» **TASK TO CARRY OUT**: Only the lines below from the one containing "this 600×552 image." through the one containing "this 1024×576 image." belong in the answer, set down exactly, with the pictures left out.

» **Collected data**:

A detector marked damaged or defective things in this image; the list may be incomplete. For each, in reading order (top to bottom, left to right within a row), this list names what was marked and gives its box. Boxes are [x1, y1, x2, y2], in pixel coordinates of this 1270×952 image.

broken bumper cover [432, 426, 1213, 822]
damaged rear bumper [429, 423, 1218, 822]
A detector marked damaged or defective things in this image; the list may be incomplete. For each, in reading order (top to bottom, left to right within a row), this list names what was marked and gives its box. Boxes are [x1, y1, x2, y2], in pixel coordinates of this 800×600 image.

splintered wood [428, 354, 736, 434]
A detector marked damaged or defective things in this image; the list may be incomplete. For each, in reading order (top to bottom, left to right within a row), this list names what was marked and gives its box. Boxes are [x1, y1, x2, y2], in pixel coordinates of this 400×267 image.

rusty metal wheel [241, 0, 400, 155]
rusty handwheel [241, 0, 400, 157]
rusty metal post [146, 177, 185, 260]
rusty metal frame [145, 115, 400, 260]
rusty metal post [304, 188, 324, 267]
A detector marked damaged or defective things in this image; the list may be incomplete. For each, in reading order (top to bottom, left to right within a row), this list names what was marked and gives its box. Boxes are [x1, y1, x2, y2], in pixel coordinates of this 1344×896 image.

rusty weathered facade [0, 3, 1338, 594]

...

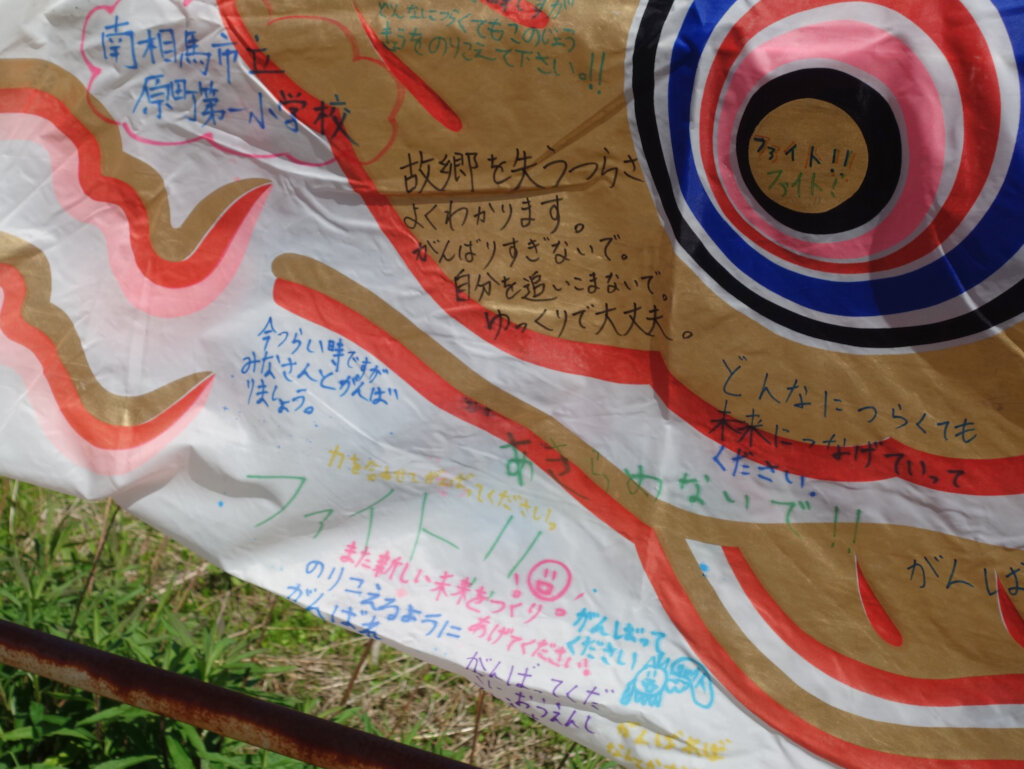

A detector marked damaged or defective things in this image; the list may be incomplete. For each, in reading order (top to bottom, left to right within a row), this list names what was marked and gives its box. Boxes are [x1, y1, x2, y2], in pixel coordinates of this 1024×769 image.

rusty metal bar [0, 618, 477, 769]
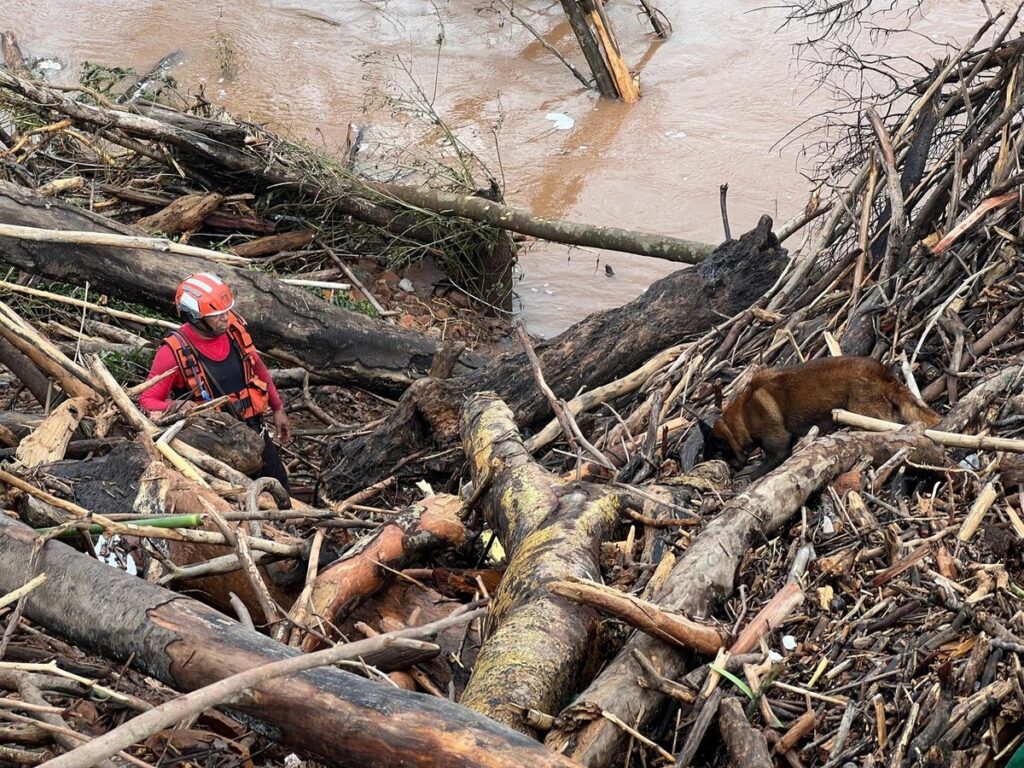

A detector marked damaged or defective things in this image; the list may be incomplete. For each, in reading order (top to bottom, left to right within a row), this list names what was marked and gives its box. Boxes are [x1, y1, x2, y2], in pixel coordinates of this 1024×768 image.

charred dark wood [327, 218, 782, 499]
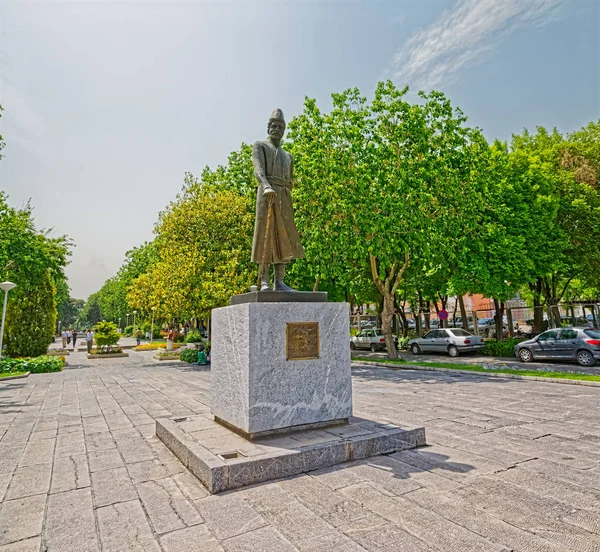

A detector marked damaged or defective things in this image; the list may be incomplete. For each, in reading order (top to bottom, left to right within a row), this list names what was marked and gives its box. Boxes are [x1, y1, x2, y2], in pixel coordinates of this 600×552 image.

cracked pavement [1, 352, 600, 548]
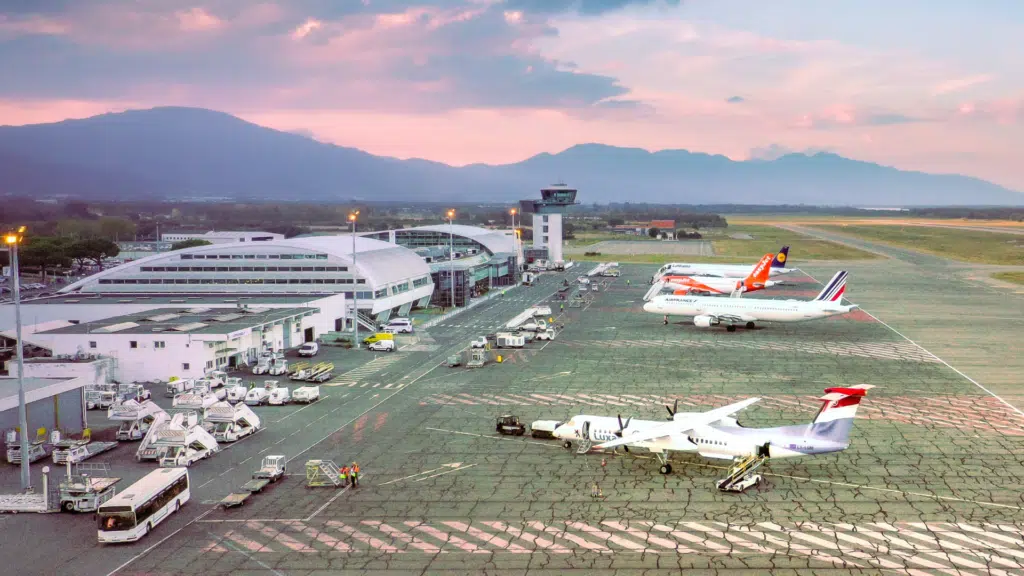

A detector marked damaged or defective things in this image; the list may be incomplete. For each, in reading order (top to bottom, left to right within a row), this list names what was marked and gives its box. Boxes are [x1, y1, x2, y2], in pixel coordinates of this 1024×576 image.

» **RESPONSE BELOW**:
A detector marked damaged or defective things in this image; the list may be incomplete. For each, in reading order (top to bottom, left to right within a row), this list names what was marked and gives its box. Boxes are [x1, y1, x2, y2], in pixel coordinates of this 600×552 image.

cracked pavement [1, 352, 600, 548]

A detector marked damaged or defective things in this image; the list may be incomplete. For each, in reading order (top to bottom, left to right within a row), this list names what was marked and gives its box. Boxes are [x1, y1, x2, y2], in pixel coordinates of this 1024×576 image.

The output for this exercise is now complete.